British painter (born 1964)

Mandy Payne (born 1964) is a member of the Contemporary British Painting group and is an artist with a primary interest in portraying the regeneration of inner-city environments and the transitory nature of urban communities. Her themes include the contrasts between twentieth-century inner-city social housing and modern gentrification.

== Work ==
Works from Payne's series studying the housing estate of Park Hill, Sheffield (UK) – showing its dilapidated state and Brutalist architecture before renovation – feature in private and public collections including that of the University of Salford, the Ruskin Collection (Sheffield Museums), The Priseman Seabrook Collection, and the Newlight Art Prize collection. She has won multiple awards and has received commissions including selection in 2017 for StudioBook - the artist professional development programme with Mark Devereaux Projects (MDP), Manchester – and was awarded Commission to Collect by MDP and the University of Salford Art Collection, to create a new painting considering the impacts of the Grenfell Tower incident upon Salford's housing developments. Recognition for her work includes selection for the John Moores Painting Prize (2014, 2016 and 2020), the Royal Academy Summer Exhibition (2023, 2022 and also each year from 2014 to 2019), the Threadneedle Prize (2013) and the Lynn Painter-Stainers Prize (2019).

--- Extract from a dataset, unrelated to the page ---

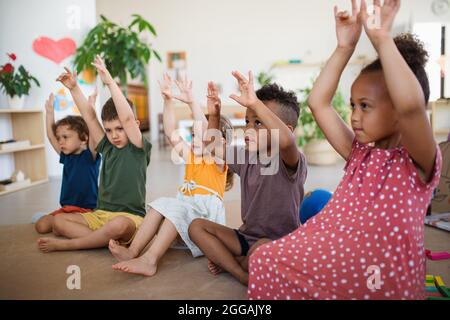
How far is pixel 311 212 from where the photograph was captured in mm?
1803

In 2017, she was noted as an artist to watch in the Observer/Guardian Rising Stars list.

Payne often paints directly with aerosols on to concrete. Her compositions – bold arrangements of blank-faced geometric walls, empty windows and deserted walkways – similarly pull no pictorial punches.
— Robert Clarke, The Guardian

Her images of Sheffield's Park Hill flats have the power and presence that most artists fail to achieve in a lifetime.
— Alexei Sayle, The BBC

As a painter and print-maker, Payne works on a range of surfaces including paper, concrete, etched aluminium and discarded marble work surfaces or floorboards salvaged from the derelict or decommissioned sites she is depicting. She creates stone Lithographs of her drawings and her painting materials include various combinations of aerosol paint, roofing sealant, acrylic and lithographic crayon directly onto board or her purpose made concrete slabs.

== Life ==
Prior to 2012, she had a 25-year career as a dentist in the NHS Community and Hospital Dental Services. In 2013 she gained a BA (Hons) Fine Art (First-Class) degree at the University of Nottingham and in 2015 she was awarded a two-year Fellowship to study stone lithography at Leicester Print Workshop under the tutelage of Serena Smith.

== Exhibitions ==
Payne has held solo exhibitions of her work and has been included in group exhibitions at several galleries and exhibition venues both nationally and internationally, including the Herrick Gallery (Piccadilly, London), Huddersfield Art Gallery, Bowes Museum (Barnard Castle), Jiangsu Art Gallery (Nanjing, China), Menier Gallery (Southwark Street, London), Walker Art Gallery (Liverpool), Bankside Gallery (Thames Riverside, London), National Museum of Poland (National Museum, Gdańsk, Poland) and Panter and Hall (Pall Mall, London).

== Collections ==
- University of Salford Art Collection. Salford, UK
- Elizabeth Greenshield Foundation Collection. Montreal, Canada
- Ruskin Collection, Millennium Gallery. Sheffield Museums, UK
- The Priseman Seabrook Collection. Essex, UK
- New Light Art Collection. UK
- Yale Center for British Art. Connecticut, USA
- University of Nottingham Ningbo China.